PROBLEM
Start to finish, print the data below exactly, without the images.

[Collected data]
+++

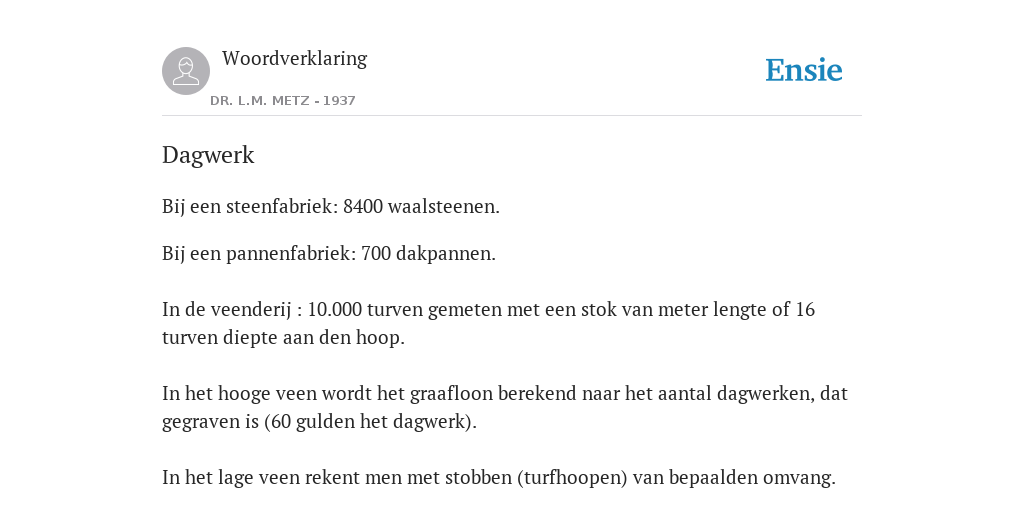 Woordverklaring

DR. L.M. METZ - 1937

Ensie

Dagwerk

Bij een steenfabriek: 8400 waalsteenen.

Bij een pannenfabriek: 700 dakpannen.

In de veenderij : 10.000 turven gemeten met een stok van meter lengte of 16 turven diepte aan den hoop.

In het hooge veen wordt het graafloon berekend naar het aantal dagwerken, dat gegraven is (60 gulden het dagwerk).

In het lage veen rekent men met stobben (turfhoopen) van bepaalden omvang.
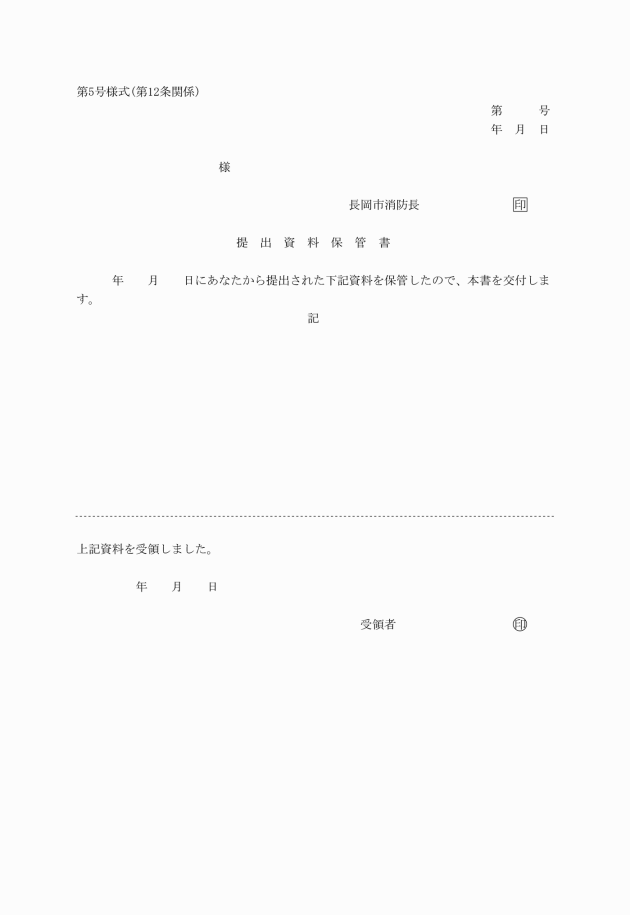 第5号様式(第12条関係)

第　　号
年　月　日

様

長岡市消防長　　　　印

提　出　資　料　保　管　書

年　　月　　日にあなたから提出された下記資料を保管したので、本書を交付します。

記

上記資料を受領しました。

年　　月　　日

受領者　　　　印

+++

EXERCISE ANSWER
 Woordverklaring

DR. L.M. METZ - 1937

Ensie

Dagwerk

Bij een steenfabriek: 8400 waalsteenen.

Bij een pannenfabriek: 700 dakpannen.

In de veenderij : 10.000 turven gemeten met een stok van meter lengte of 16 turven diepte aan den hoop.

In het hooge veen wordt het graafloon berekend naar het aantal dagwerken, dat gegraven is (60 gulden het dagwerk).

In het lage veen rekent men met stobben (turfhoopen) van bepaalden omvang.
 第5号様式(第12条関係)

第　　号
年　月　日

様

長岡市消防長　　　　印

提　出　資　料　保　管　書

年　　月　　日にあなたから提出された下記資料を保管したので、本書を交付します。

記

上記資料を受領しました。

年　　月　　日

受領者　　　　印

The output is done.